When a tax-efficient investment strategy is used, the stocks and other growth investments should be owned in taxable accounts. Profitable investments should be held for more than one year before selling, preferably much longer. When an investment declines in value the investor should sell the investment so that the loss can reduce overall taxes.

Tax-inefficient investments should be held in deferred accounts. The most tax-inefficient mutual funds include those that own high-yield bonds, intermediate-term bonds, and utility stocks. Growth stock funds, especially mid-cap growth funds, also tend to be tax-inefficient. That is because these funds tend to have high turnover that results in high distributions most years.

The most tax-efficient mutual funds, according to a recent study by Morningstar, are real estate, small cap value, foreign small and mid-gap growth, and diversified emerging market funds.

Those are averages. Individual funds might be more or less efficient than their category averages.

Tax-deferred retirement accounts should hold bonds and other fixed-income investments, real estate investment trusts, traditional hedge funds, and tax-inefficient stock mutual funds. Tax-deferred accounts also should hold funds or stocks that are frequently traded.
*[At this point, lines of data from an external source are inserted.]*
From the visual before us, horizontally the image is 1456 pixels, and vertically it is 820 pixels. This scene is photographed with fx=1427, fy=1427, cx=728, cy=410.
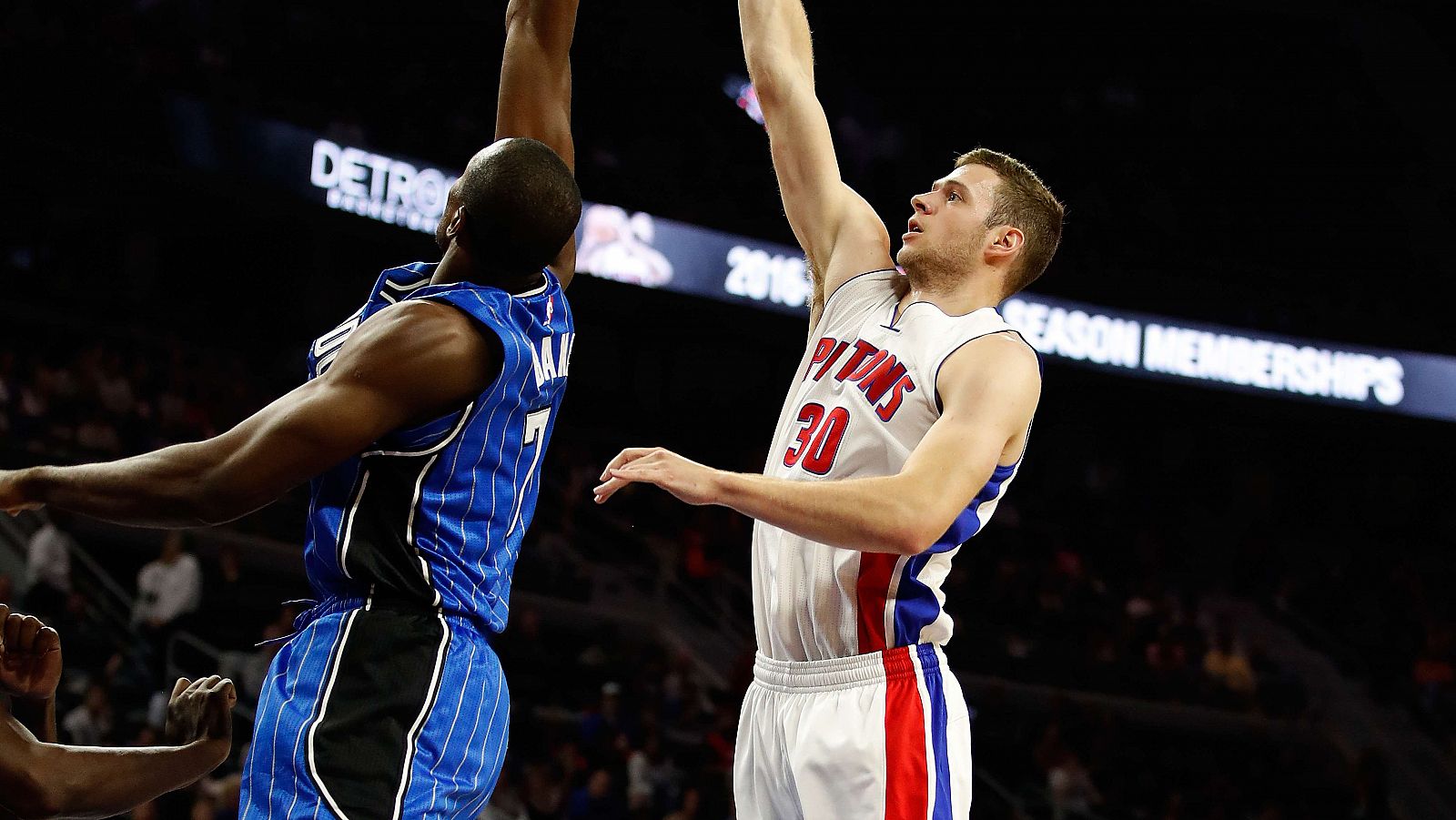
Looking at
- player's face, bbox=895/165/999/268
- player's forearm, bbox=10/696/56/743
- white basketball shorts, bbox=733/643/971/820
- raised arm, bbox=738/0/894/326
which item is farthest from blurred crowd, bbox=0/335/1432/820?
player's face, bbox=895/165/999/268

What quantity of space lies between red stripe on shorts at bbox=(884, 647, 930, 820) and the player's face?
1.09m

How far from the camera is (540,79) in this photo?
3.71 metres

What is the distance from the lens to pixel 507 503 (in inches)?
119

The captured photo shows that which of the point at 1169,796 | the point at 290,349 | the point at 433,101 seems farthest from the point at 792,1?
the point at 290,349

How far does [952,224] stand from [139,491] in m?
2.23

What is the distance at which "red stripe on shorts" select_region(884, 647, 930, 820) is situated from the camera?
11.2ft

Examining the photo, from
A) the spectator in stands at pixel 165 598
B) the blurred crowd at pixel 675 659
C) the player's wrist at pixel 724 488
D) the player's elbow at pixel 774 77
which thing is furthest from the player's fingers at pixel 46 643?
the spectator in stands at pixel 165 598

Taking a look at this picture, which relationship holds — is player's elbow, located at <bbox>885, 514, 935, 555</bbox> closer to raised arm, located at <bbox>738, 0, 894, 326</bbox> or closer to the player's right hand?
raised arm, located at <bbox>738, 0, 894, 326</bbox>

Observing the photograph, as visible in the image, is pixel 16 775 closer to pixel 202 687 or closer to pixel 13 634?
pixel 13 634

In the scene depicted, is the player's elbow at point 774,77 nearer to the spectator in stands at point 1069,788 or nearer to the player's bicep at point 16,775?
the player's bicep at point 16,775

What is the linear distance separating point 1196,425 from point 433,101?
1242 centimetres

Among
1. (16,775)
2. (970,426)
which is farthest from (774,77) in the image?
(16,775)

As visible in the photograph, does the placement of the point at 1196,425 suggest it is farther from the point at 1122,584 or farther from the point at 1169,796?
the point at 1169,796

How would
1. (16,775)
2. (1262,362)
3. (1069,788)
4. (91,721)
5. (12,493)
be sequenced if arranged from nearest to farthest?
1. (12,493)
2. (16,775)
3. (91,721)
4. (1069,788)
5. (1262,362)
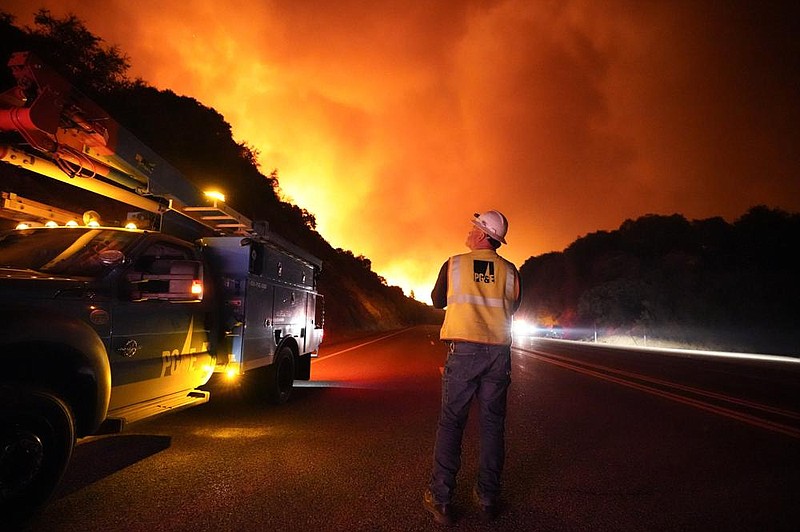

Taxable accounts also should hold physical assets such as non-income-producing real estate, gold and other precious metals, and collectibles. Also held in taxable accounts should be individual stocks that will be held for the long term and tax-efficient mutual funds that will be held for the long term.

Because of the gap between capital gains and ordinary income tax rates and low stock market returns, it might not make sense for a high-bracket taxpayer to hold a tax-efficient stock fund, such as an index fund, inside a tax-deferred account.

You do not want taxes to completely determine your investment decisions. But the tax code makes the location of investments a more important decision than ever, and the type of account in which an investment is held has a great effect on after-tax returns.